Tuesday, December 21, 2010

The Paradox of the 111th Congress

Lily Ledbetter. SCHIP expansion. Biggest stimulus ever. Serve America Act. Credit CARD Act. Tobacco Prevention. Cash for Clunkers. Hate crimes inclusion for LGBT. Pay-Go. Health care reform. Student loan reform. Reform of veterans' care. Financial regulation. Small business jobs. Yet another round of (somewhat suckier) stimulus. DADT repeal. The START treaty. Sound familiar? These are the things the 111th Congress has gotten done. That's the biggest and best list of legislative accomplishments since at least the LBJ days.

But of course, we have the impression that this Congress represented a new step down the road to total gridlock and obstructionism and nothing ever getting done. Why might that be? I dunno, but it could be because...

One party had a 59-41 majority in both Houses of Congress!!!!!

Usually, when that happens, you expect that it will simply do Everything It Wants. And that's how it should be: both Houses of Congress are set up so that getting to that 18% majority is really, really hard. It represents a simply phenomenal victory, usually in multiple consecutive elections, and indeed, that's what the Democrats had. Between 2006 and 2008, 0 Democratic Senate seats changed hands, along with just 5 House seats (2 of which for flagrant corruption), while the Democrats picked up 14 Senate seats and 56 House seats. When that happens, and you have almost three-fifths of both Houses of Congress, the voters have spoken as plainly as voters ever speak that you ought to rule the roost for the next two years. And of course, here's another litany:

Bigger stimulus! Public option! Cap and trade! Stricter financial regulation! Ending the Bush tax cuts! Immigration reform! The DREAM ACt! Letting Guantanamo close! Employee free choice act! Repeal of DOMA!

That's an awfully long list of things that didn't get done in this Congress, despite the fact that most of them probably had 50 votes in the Senate and 218 votes in the House for the entire time. This is what we call a FAIL. And these are just the things that Congress considered doing, not the things it would've been nice if it had managed to do but it was clear from the beginning that it wasn't going to have the time to think about it.

And more to the point, I think it's instructive not just to look at legislative victories on paper but on the substance of the policies. Again, 59-41 majorities in both Houses, with some of the most liberal Democrats the Congress has ever seen. So, what were their Big Legislative Victories? A one-third tax cuts stimulus. Health-care reform that bent over backwards to keep the private insurers running the show. Financial regulation that didn't place any particularly hard-and-fast rules on banks. Tax cuts for the rich! A nuclear arms treaty with Russia. For god's sake, a small business jobs bill! These are not the priorities of liberal Democrats. Most of them were the priorities of mainstream Republicans fifteen years ago, and some of them were John McCain's priorities as recently as the day before he lost the election.

Now, some may look at this and say, yes, wonderful, so a lot got done but it was bipartisan!

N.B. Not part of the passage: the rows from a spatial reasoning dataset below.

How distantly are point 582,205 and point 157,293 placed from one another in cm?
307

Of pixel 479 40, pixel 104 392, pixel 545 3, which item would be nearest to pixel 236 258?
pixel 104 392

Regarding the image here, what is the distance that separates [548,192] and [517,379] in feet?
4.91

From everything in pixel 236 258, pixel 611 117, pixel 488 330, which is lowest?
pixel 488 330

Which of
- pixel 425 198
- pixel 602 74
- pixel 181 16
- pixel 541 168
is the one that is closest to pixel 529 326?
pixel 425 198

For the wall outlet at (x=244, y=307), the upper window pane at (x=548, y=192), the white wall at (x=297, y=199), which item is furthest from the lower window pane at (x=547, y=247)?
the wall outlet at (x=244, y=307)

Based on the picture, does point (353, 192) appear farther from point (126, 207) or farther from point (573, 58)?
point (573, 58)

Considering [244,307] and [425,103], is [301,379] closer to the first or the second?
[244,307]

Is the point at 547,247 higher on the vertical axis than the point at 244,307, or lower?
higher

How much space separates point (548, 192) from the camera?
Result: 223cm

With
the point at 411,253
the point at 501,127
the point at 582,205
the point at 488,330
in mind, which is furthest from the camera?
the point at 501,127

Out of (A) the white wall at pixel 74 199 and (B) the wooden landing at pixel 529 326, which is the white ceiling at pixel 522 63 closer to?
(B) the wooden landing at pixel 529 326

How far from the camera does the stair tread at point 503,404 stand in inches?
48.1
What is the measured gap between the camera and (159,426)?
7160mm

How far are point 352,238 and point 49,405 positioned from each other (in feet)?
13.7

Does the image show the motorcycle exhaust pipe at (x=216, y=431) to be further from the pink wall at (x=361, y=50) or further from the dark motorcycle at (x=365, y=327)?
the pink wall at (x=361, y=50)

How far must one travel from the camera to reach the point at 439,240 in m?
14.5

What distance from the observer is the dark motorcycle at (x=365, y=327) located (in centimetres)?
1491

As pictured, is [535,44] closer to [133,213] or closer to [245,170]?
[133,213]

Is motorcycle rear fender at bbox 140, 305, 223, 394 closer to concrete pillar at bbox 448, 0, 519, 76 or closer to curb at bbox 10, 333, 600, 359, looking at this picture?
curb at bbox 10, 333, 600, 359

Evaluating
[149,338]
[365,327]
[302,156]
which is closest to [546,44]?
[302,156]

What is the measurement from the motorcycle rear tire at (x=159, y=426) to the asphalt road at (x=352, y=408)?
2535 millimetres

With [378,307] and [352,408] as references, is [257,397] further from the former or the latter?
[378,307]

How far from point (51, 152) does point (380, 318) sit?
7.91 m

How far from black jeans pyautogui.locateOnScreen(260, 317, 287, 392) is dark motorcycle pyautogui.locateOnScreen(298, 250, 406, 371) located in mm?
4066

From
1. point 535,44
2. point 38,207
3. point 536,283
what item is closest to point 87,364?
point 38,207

But if everything is always to be bipartisan no matter how resounding the electoral victories, then elections no longer matter. And if elections no longer matter, then we don't have a democracy. Maybe we have something else that is working for the time being, but it ain't democracy. Elections ought to matter, and the election of 2008 had a pretty resounding message. Voters elected a guy promising health-care reform with a strong public option, a cap-and-trade system to put a price on carbon emissions, and education reforms, and ideally comprehensive immigration reform if there was time left over. And they gave him the biggest legislative majorities anyone's seen in this country since Jimmy Carter (yeah, that Jimmy Carter). And he got... well, none of those things, really: he compromised out a debatably essential part of one of them, and just plain didn't get the other three.

This is how you reconcile the appearance of gridlock with the reality of accomplishment: in a sane legislative chamber with this kind of majority, we would have had a lot more get done. Something like what the 111th House of Representatives got done, and mind you, essentially none of the changes made to accommodate the Senate were because the median Senator wasn't on board with what the House passed.